猫にも人気がある私だが、犬も捨てたもんじゃない。
でもなんで、動物にだけ、こんなに人気があるんだろう...?翌日、プリシラが私にハイキングに行かない?と提案してきた。行くよーーー。本当は登山がいいけど、装備がないから、歩けるんだったらハイキングでもいいよーーー。うれしーーーっ!!!
私達は果物を持って、車で40分ほど行った山へとドライブだ。かつての、Nickとのハイキングを思い出すが、今日はNickじゃなくて、赤毛の美人のプリシラだよー。

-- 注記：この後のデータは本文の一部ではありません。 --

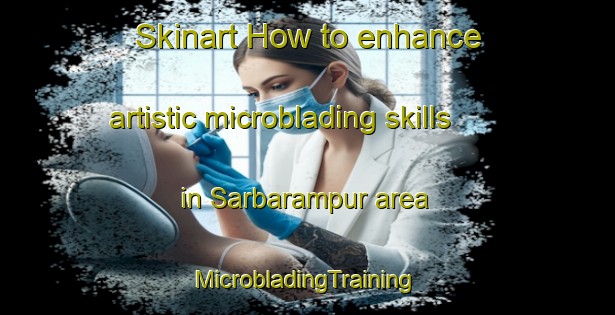 Skinart How to enhance artistic microblading skills in Sarbarampur area | #MicrobladingTraining #MicrobladingClasses #SkinartTraining-Bangladesh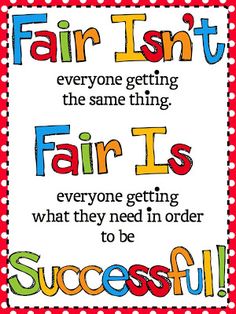 a sign that says fair isn't everyone getting the same thing, fair is everyone getting what they need in order to be successful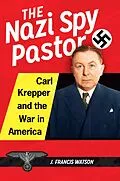 E-Book (pdf) The Nazi Spy Pastor von J. Francis Watson
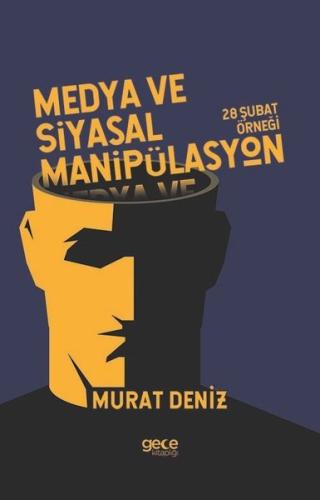 Medya ve Siyasal Manipülasyon - 26 Şubat Örneği
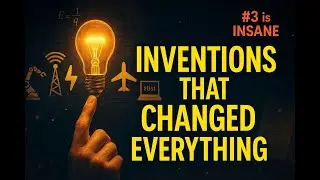 7 World-Changing Inventions (The Hidden Stories Will Shock You) #curiosityai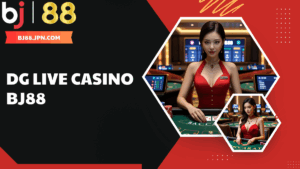 DG Live Casino BJ88 – Trải nghiệm sòng bài trực tuyến đỉnh cao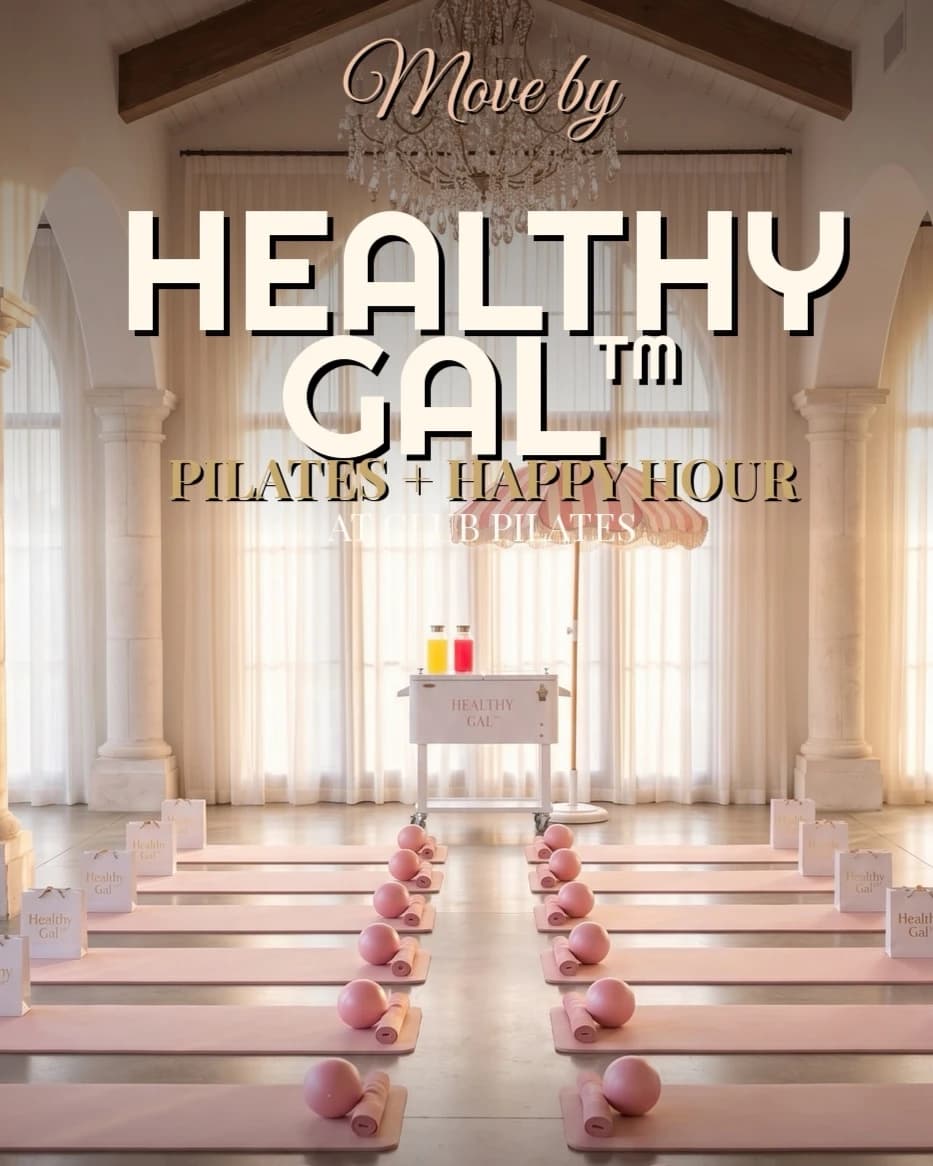 Pilates + Happy Hour hosted by Healthy Gal™ — pilates classes in Los Angeles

今、私達は静かな山の中を歩いている。プリシラはりんごを齧りながら、私の話に耳を傾けていた。私は一生懸命、これからの自分について語っていた。あまり熱く語ると景色を見損ねちゃうな。ふと足を止めて、目の前に広がる景色を眺めた。太陽の光が眩しい。手をかざして、光りの向こうをのぞく。白く、雪に覆われたアルプスのような山が青く輝いていた。心を奪われる美しさだ。壮大な自然の景色を見た時、人は必ず何かしらの感激を受けるだろう。自然は美しい、と覚えさせられているからじゃない。見て、美しい、と感じてしまうのだ。例えば、太古の人々はどうだろう?アフリカの雪など降ったことのない土地に住んでいる人々は?やはり、彼らもまた同じように心を打たれるのではないかな。
「ニカウさんもこれを見たら、感激するよね。」
という問いかけに、そうね、とプリシラは笑いながら答えてくれた。
私達は、山の反対側まで歩いて、青く澄んだ湖畔の景色を堪能した後、帰路へついた。
美しい景色のニュージーランド。
ここに住む人々でさえ、自然の美を追い求めてる。人はなぜそれを自ら壊してきたんだろう?
豊かさを得るためだというのなら、自然から与えられる豊かさは一体なんだというのだろう?私は次の旅へ進むことにした。